**PROBLEM:** When you reach the line that contains "order: Perissodactyla" in the data below, copy it and every line after it exactly, adding nothing.
Segment Start: MATERIAL TO PROCESS
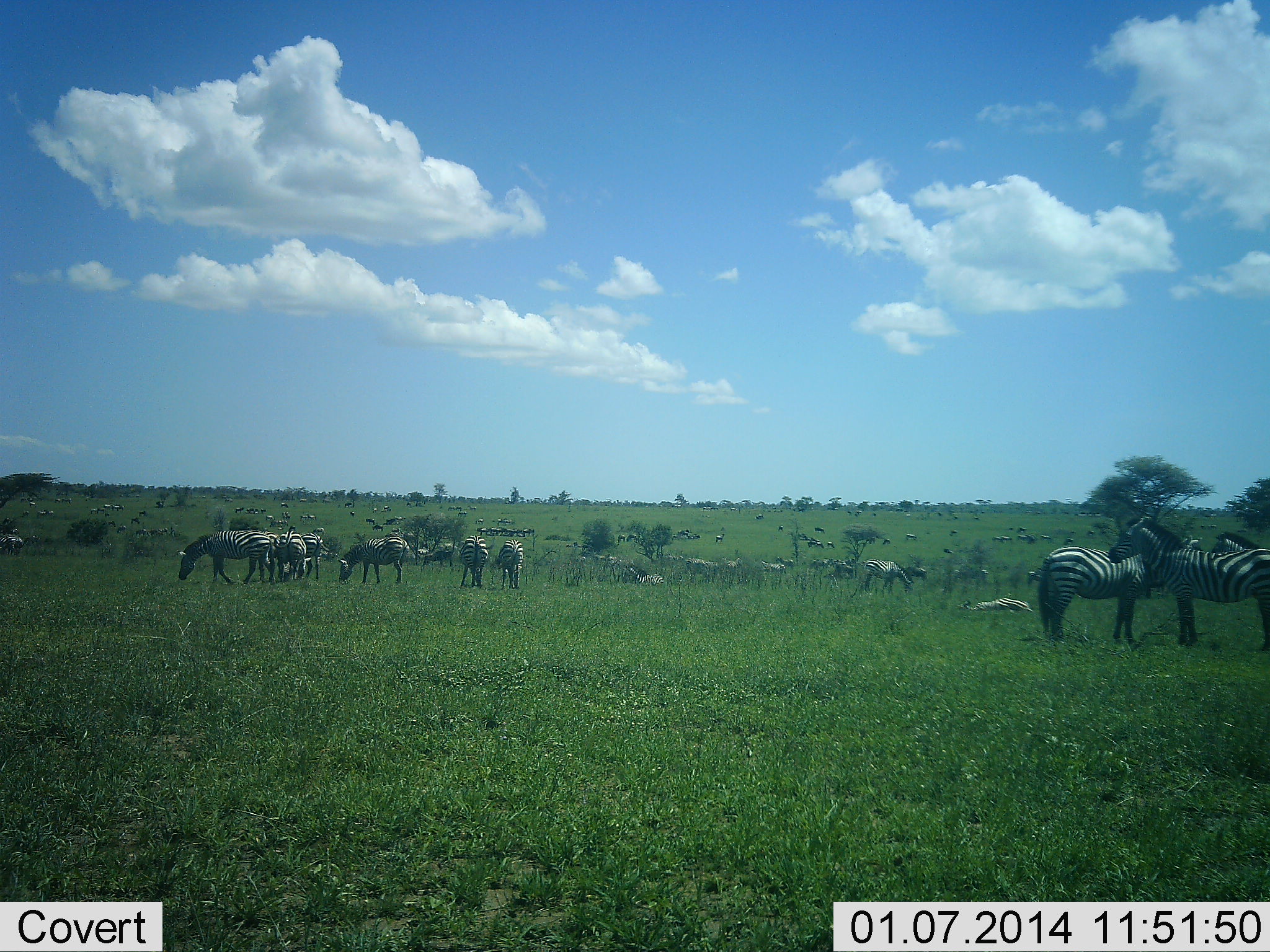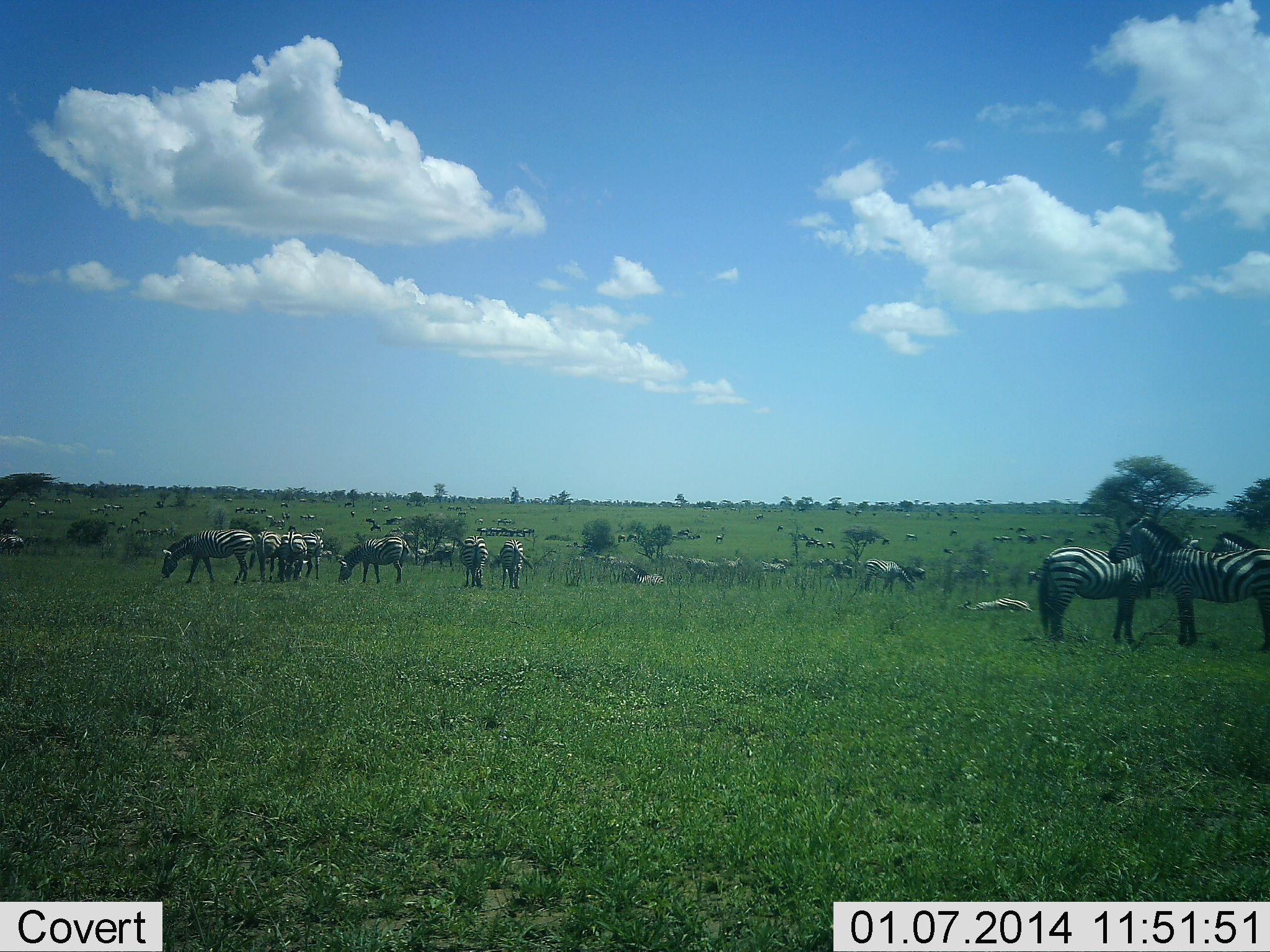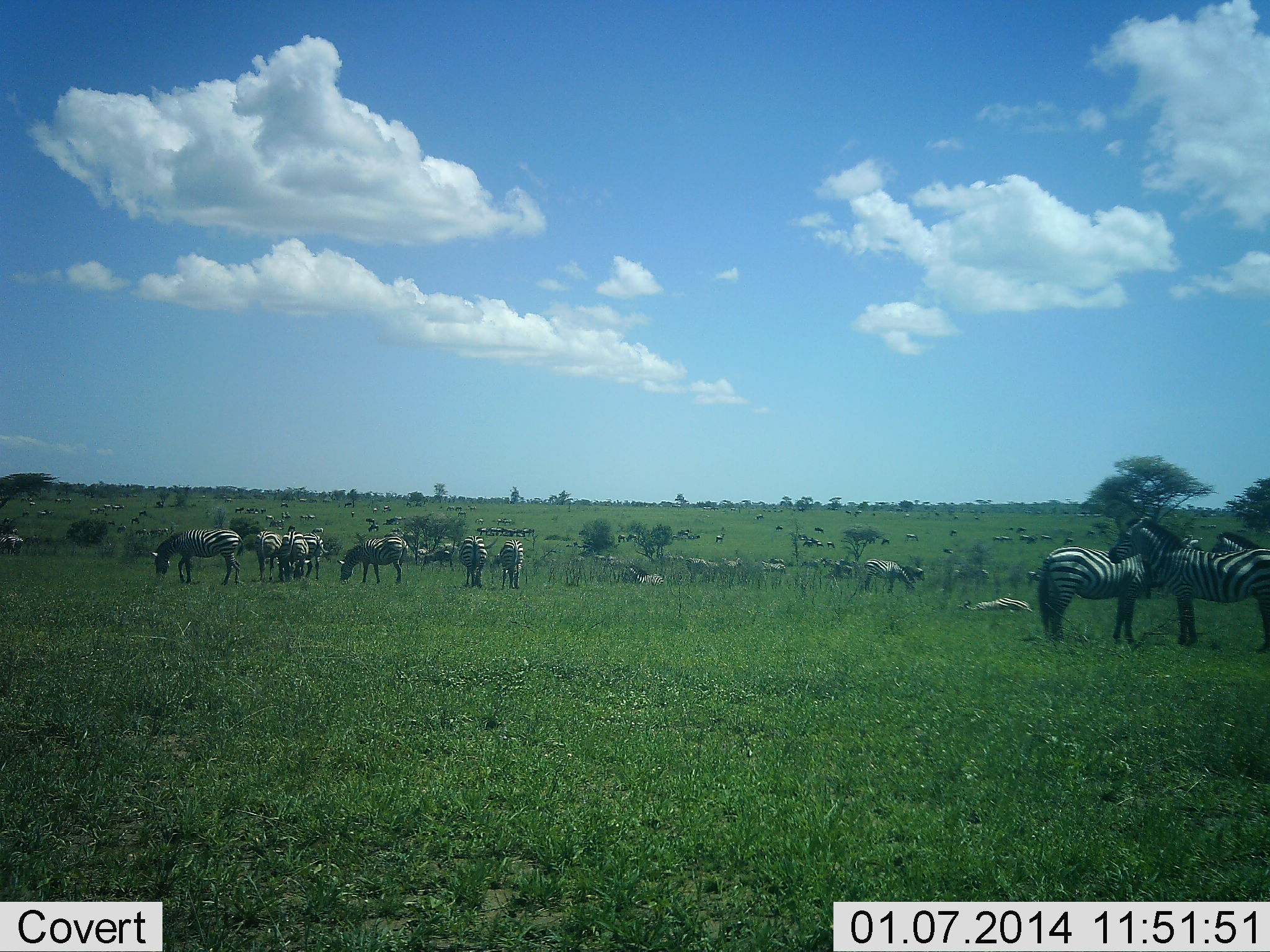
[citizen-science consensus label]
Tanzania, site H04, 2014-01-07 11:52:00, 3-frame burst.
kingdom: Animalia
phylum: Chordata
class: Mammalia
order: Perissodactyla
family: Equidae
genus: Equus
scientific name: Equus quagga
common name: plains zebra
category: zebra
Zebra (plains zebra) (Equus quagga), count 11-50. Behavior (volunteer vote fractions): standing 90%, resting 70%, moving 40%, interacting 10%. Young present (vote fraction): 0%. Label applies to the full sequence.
Segment End: MATERIAL TO PROCESS
**RESPONSE TO THE EXERCISE:**
order: Perissodactyla
family: Equidae
genus: Equus
scientific name: Equus quagga
common name: plains zebra
category: zebra
Zebra (plains zebra) (Equus quagga), count 11-50. Behavior (volunteer vote fractions): standing 90%, resting 70%, moving 40%, interacting 10%. Young present (vote fraction): 0%. Label applies to the full sequence.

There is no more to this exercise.